____ EXCERPT PROVIDED
Batman’s shrink offers her analysis

Is Batman, well, batty?

That's the central issue in a new book by Robin S. Rosenberg, a clinical psychologist, psychotherapist, author, lecturer and certified hypnotist. "What's the Matter with Batman? An Unauthorized Look Under the Mask of the Caped Crusader" applies professional criteria to the questions that have always swirled around the sanity of a man whose response to tragedy has been to dress up like a flying rodent.

Rosenberg is precisely the person best suited to do it. She is also series editor of the "Superheroes" line at Oxford University Press and editor of "The Psychology of Superheroes." She is also a major Bat-fan.

Q Is Batman messianic, thinking he is so necessary for Gotham?

A In the film "Batman Begins," Gotham City ... is basically a mess, and the Gotham police [have] not been able to fix it. So if [Bruce Wayne] can fix it, then he's justified in his messianic beliefs. ... It's an accurate self-assessment.

Q Isn't his anger a problem?

A Anger can be a very powerful motivator. Anger in and of itself isn't a bad thing. When people who end up becoming doctors or cancer researchers have been motivated because they were angry that a loved one died of cancer, does that make anger bad? No. ... It's OK to be angry. It's really important being in control of it ... to make it work for you, vs. working against you.

Q In "Batman Begins," it's implied that the Bat-mask is a totem of sorts. Is it?

A I think partly it just depends on the wearer. [Bruce Wayne] chose the bat; it's not simply a mask that he's putting on. It's a meaningful mask, so it may be when he puts it on there is a totemic-like aspect, wishing to imbue himself [with] certain batlike characteristics.
________
TASK SET>
- A) Answer these questions using the interview about Batman's psychology.
(i) Which publisher's "Superheroes" line does Rosenberg edit?
(ii) In Rosenberg's account of "Batman Begins," who has not been able to fix Gotham City?
(iii) Who does Rosenberg say chose the bat?
- B) Write the next part of the interview about Batman's psychology, picking up after its final answer.
The lines after this come from a different source than the interview.
____ DATA TO EXAMINE
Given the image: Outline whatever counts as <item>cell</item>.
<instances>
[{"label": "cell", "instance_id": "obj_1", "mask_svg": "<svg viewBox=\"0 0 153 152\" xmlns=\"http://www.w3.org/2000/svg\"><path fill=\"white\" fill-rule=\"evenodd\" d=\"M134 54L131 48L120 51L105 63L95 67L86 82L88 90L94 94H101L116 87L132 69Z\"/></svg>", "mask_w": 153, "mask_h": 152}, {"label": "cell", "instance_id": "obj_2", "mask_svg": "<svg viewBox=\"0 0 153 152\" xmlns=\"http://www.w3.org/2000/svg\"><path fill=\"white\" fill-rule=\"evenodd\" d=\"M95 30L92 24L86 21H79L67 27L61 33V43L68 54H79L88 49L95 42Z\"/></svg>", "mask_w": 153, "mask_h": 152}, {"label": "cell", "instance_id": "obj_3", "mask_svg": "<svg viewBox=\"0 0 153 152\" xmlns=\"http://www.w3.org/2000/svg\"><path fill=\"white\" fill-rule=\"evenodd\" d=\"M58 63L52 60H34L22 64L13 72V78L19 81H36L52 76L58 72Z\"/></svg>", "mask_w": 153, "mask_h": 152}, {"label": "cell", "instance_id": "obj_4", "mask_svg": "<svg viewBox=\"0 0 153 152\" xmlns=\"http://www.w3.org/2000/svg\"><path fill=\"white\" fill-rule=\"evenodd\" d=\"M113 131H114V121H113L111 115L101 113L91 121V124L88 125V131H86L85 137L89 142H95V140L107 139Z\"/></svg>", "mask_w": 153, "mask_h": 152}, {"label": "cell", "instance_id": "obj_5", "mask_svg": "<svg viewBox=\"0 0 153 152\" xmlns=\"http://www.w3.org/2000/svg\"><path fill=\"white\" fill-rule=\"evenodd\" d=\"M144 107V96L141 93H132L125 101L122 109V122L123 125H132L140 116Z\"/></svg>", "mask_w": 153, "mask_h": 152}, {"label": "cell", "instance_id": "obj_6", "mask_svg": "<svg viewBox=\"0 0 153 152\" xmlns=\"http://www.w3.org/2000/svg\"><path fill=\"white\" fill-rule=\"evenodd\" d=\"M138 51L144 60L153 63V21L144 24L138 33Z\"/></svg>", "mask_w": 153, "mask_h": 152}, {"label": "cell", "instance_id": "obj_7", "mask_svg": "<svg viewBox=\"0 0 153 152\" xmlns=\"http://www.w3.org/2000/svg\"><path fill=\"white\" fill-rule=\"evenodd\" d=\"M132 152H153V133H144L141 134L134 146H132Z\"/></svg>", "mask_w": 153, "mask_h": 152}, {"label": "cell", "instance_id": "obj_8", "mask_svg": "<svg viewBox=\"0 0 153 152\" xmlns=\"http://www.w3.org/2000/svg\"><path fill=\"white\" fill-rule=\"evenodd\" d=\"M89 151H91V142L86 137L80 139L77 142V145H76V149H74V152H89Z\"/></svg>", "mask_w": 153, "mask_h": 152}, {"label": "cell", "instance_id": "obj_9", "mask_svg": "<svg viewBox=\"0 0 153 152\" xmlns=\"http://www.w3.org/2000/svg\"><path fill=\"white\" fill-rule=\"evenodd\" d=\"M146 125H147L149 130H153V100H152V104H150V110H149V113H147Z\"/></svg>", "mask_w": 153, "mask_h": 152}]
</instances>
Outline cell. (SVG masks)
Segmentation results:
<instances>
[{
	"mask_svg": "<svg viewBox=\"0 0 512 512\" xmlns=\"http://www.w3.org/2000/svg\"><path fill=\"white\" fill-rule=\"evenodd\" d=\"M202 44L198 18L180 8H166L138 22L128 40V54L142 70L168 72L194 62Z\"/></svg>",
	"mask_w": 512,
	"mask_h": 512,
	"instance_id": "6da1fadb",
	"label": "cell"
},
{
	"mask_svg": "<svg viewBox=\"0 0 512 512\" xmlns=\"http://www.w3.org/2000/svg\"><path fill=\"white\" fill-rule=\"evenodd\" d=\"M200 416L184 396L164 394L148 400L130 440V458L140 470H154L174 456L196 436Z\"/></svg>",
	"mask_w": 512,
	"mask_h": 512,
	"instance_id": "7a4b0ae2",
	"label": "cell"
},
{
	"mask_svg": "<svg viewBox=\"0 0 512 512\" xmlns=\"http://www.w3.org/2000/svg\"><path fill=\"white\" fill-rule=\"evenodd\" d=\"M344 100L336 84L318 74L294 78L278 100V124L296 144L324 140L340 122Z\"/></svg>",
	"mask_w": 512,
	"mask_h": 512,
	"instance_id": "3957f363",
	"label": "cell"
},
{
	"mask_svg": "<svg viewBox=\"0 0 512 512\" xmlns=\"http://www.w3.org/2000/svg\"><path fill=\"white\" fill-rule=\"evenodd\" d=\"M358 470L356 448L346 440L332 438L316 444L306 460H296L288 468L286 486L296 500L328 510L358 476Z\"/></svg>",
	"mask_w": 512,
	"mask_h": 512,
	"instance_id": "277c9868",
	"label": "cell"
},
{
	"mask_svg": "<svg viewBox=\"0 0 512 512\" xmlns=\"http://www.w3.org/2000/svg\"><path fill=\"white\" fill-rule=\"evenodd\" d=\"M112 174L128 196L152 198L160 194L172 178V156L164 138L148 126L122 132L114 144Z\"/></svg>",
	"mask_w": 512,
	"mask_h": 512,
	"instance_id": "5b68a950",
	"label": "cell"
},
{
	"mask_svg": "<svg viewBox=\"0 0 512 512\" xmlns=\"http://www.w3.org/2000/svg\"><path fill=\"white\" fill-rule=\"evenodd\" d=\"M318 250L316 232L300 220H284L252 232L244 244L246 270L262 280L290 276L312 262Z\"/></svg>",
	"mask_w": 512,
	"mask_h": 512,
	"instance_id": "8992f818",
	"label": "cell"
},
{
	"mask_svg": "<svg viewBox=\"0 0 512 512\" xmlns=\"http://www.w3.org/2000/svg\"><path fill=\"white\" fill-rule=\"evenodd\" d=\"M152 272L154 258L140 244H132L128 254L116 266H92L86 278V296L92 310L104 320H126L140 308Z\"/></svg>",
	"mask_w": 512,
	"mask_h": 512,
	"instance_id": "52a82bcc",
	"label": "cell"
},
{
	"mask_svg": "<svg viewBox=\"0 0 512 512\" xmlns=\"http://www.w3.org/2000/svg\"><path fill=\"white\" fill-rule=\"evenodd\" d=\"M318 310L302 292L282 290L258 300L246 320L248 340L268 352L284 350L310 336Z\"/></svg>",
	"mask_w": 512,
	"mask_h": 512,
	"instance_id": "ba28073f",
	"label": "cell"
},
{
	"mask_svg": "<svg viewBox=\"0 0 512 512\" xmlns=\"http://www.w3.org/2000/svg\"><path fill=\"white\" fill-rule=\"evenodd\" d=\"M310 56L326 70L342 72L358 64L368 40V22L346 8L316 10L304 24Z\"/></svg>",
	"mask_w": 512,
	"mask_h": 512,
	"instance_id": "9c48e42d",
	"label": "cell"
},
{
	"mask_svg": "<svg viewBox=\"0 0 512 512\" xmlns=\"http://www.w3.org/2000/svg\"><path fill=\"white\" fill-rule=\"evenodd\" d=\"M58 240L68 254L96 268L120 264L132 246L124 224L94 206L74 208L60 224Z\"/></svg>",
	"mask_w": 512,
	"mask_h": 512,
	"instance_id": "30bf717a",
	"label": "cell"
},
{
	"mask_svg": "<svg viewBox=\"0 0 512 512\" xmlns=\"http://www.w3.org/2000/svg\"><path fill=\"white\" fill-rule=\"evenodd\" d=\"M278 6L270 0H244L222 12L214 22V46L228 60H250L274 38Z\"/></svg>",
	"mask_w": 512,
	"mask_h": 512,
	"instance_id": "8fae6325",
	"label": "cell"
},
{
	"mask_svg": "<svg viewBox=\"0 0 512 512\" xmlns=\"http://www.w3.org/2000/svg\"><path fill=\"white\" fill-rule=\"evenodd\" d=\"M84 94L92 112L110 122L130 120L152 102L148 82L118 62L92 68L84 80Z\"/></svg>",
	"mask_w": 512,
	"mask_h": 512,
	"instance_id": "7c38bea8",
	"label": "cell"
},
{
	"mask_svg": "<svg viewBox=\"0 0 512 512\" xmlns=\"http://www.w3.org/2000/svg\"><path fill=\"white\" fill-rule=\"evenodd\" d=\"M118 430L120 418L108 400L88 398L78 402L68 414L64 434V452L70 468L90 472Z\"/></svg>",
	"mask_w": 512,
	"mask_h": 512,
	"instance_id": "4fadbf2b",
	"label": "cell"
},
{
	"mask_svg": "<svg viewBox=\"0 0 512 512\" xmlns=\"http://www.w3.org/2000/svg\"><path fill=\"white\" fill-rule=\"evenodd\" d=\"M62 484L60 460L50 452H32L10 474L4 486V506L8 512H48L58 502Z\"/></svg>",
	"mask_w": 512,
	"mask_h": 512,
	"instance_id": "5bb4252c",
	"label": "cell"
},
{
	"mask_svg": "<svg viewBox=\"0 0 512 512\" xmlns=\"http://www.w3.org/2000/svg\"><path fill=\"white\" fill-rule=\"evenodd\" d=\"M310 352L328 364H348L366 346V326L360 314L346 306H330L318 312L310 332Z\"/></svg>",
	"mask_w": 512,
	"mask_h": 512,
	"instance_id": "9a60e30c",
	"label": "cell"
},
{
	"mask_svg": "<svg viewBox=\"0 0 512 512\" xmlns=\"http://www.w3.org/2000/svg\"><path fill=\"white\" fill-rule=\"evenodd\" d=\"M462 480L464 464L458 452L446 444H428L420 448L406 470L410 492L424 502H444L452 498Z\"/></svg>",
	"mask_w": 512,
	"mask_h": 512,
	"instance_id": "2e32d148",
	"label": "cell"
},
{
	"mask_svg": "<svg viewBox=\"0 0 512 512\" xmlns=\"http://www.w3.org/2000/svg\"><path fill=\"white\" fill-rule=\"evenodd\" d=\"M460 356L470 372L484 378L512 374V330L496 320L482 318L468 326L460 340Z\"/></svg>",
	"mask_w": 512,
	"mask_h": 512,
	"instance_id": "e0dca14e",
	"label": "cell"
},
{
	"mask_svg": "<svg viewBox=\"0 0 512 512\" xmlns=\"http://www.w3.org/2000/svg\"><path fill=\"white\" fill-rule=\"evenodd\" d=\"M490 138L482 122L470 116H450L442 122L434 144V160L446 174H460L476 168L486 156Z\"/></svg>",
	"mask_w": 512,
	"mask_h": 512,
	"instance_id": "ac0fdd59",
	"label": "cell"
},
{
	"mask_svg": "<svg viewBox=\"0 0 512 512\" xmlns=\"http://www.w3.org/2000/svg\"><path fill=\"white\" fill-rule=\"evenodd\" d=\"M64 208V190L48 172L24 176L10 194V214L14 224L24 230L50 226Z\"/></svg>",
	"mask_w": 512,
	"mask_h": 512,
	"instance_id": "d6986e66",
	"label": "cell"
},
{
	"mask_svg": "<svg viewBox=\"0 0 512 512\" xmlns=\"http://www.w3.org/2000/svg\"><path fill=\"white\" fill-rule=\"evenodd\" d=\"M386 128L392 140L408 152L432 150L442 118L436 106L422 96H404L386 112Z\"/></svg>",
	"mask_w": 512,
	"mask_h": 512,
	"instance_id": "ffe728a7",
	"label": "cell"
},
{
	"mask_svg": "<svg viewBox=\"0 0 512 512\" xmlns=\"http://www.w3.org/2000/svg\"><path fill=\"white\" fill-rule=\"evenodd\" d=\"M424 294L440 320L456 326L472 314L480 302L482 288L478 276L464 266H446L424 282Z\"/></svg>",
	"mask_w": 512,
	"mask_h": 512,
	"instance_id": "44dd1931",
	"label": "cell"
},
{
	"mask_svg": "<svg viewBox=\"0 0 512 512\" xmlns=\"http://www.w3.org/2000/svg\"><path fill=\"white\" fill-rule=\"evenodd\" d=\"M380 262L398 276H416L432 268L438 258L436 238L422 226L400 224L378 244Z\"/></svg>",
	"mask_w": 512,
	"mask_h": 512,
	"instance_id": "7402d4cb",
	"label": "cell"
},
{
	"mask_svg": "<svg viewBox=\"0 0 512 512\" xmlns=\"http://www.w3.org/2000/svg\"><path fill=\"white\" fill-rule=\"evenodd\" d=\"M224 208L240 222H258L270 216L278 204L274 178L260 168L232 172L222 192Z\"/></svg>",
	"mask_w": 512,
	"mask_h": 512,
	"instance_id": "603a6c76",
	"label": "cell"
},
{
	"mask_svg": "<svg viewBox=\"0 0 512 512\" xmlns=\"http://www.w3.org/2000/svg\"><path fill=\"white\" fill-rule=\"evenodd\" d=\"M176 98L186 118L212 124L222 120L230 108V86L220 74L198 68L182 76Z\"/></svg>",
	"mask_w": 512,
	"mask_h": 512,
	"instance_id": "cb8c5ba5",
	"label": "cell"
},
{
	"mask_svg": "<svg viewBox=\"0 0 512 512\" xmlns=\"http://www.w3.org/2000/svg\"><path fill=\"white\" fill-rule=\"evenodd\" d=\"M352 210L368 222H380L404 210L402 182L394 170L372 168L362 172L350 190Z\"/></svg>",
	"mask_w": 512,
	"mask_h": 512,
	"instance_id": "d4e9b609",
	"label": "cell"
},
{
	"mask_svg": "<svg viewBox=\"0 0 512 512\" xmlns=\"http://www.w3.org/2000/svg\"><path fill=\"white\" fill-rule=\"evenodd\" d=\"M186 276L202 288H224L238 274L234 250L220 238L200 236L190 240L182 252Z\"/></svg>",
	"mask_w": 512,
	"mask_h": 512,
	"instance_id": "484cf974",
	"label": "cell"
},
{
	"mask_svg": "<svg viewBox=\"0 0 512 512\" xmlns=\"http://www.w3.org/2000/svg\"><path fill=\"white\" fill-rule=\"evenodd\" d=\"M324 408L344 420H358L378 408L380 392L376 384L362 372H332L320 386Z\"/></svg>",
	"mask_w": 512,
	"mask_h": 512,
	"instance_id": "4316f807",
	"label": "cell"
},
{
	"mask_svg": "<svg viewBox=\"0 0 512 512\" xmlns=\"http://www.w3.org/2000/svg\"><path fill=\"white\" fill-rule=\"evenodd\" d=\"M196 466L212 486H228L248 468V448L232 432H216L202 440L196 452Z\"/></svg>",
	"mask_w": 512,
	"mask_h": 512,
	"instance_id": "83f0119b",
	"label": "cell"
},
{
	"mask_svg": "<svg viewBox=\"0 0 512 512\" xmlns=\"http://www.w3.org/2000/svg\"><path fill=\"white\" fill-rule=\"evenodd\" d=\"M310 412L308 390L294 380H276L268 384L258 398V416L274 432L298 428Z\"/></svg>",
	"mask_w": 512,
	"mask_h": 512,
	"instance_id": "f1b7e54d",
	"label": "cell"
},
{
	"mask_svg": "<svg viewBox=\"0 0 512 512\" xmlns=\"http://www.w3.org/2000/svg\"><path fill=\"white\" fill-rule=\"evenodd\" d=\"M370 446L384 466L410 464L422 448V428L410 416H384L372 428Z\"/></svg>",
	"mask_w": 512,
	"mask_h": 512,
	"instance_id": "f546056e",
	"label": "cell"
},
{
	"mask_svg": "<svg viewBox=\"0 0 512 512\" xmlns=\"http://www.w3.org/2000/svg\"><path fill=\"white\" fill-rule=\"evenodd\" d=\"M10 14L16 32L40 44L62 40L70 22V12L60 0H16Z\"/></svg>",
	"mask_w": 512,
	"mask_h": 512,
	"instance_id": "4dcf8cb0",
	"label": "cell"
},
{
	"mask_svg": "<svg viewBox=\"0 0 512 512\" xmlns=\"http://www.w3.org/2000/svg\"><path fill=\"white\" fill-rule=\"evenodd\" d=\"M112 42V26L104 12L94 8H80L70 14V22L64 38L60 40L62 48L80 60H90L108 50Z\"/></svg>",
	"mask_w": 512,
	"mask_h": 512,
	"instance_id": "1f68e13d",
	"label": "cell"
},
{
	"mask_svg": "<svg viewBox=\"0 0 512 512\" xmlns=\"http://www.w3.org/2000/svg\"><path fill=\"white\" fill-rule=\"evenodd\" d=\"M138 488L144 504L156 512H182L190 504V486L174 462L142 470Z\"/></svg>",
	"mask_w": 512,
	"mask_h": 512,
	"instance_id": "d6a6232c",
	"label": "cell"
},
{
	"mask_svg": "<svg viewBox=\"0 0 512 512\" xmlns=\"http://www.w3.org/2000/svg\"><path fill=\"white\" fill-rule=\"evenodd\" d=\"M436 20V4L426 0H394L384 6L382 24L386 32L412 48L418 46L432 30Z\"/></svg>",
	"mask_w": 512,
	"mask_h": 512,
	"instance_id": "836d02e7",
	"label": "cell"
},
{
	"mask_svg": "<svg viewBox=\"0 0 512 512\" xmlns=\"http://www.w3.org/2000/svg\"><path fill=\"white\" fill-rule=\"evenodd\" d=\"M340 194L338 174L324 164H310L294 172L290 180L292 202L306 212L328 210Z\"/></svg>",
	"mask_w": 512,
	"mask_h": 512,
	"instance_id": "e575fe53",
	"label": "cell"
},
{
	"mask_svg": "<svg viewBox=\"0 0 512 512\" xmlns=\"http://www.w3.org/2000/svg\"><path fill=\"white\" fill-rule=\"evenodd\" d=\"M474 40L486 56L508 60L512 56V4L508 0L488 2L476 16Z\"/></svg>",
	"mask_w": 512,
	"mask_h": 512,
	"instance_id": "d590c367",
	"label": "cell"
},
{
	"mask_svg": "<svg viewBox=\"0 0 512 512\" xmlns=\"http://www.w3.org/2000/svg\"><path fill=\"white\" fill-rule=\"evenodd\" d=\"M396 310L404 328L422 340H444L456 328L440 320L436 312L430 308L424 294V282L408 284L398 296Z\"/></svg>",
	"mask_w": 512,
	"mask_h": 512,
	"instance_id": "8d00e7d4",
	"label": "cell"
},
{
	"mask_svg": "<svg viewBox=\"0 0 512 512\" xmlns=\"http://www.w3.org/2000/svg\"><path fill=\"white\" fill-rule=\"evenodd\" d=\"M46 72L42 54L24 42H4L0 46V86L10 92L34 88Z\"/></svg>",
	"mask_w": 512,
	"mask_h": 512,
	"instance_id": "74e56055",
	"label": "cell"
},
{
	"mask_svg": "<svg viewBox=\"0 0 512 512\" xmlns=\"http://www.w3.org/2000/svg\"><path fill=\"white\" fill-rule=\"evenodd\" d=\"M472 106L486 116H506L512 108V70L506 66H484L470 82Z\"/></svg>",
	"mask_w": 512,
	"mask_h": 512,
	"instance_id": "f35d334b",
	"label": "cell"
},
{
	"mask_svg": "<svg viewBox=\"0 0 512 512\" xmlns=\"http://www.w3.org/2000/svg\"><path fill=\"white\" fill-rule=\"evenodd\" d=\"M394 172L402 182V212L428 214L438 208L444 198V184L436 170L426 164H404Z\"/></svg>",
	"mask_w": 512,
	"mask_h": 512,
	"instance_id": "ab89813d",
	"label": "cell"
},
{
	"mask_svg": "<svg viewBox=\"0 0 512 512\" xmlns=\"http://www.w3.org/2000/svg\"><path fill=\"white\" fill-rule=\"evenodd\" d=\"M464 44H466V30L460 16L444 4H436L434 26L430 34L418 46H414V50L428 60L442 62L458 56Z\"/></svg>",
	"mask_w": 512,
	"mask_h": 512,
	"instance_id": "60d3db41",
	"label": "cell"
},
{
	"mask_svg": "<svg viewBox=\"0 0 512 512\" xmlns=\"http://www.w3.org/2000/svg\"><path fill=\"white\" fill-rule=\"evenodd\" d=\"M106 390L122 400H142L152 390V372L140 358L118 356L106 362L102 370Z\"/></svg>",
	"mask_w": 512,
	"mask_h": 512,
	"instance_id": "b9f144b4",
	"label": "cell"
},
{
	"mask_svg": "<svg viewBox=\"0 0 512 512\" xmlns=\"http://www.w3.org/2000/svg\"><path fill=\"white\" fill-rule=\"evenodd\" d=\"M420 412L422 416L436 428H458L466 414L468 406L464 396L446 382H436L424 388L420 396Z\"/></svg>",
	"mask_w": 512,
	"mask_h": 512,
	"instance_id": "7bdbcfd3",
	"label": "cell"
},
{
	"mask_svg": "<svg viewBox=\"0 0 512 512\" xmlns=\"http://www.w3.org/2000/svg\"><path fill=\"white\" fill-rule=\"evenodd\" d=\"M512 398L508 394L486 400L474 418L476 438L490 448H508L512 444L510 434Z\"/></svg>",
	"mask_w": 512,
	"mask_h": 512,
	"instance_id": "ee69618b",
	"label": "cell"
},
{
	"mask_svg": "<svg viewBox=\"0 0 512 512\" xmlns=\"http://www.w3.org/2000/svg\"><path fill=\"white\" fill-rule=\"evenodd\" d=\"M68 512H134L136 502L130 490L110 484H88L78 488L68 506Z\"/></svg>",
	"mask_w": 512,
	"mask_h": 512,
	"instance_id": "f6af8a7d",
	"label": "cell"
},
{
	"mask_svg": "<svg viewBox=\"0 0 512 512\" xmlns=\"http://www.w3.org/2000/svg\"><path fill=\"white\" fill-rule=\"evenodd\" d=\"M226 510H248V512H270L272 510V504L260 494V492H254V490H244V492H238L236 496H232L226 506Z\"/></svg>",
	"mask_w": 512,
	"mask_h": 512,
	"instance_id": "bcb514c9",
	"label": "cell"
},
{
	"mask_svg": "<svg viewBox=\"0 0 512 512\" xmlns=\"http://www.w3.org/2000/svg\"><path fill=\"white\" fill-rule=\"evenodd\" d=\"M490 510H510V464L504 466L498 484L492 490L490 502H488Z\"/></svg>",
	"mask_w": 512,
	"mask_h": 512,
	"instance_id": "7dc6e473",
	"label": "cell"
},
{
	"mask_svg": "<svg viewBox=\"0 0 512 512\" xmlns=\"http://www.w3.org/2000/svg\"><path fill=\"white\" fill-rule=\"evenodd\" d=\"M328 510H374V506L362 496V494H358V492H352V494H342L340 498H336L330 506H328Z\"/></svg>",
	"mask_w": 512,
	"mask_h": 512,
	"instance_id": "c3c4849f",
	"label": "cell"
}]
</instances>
________
YOUR RESPONSES>
- A)
(i) Oxford University Press
(ii) The Gotham police
(iii) Bruce Wayne

- B)
Q What's your opinion of the Christopher Nolan films, from a professional psychologist's perspective?

A In "Batman Begins" ... I thought it was absolutely brilliant to have Bruce Wayne as a young child be an anxious and fearful kid, temperamentally. We know a lot about anxious and fearful temperament and here ... he fell into a cave of bats and was traumatized by that, and then he goes to the opera [which] has people dressed as bats going up the walls of the stage, and he has a panic attack.

And having that ... was absolutely brilliant, because that's the part about his guilt. ... He understands that if he hadn't had the panic attack his parents wouldn't have ended up in the alley with Joe Chill.

And they had him master his fear by the technique called exposure, where you expose yourself to what you're afraid of in a controlled way. And that's the totem of him taking on the bat as his animal costume. It added a whole other veneer to the Batman mythos, the meaning of his becoming Batman. ... That was absolutely psychologically brilliant.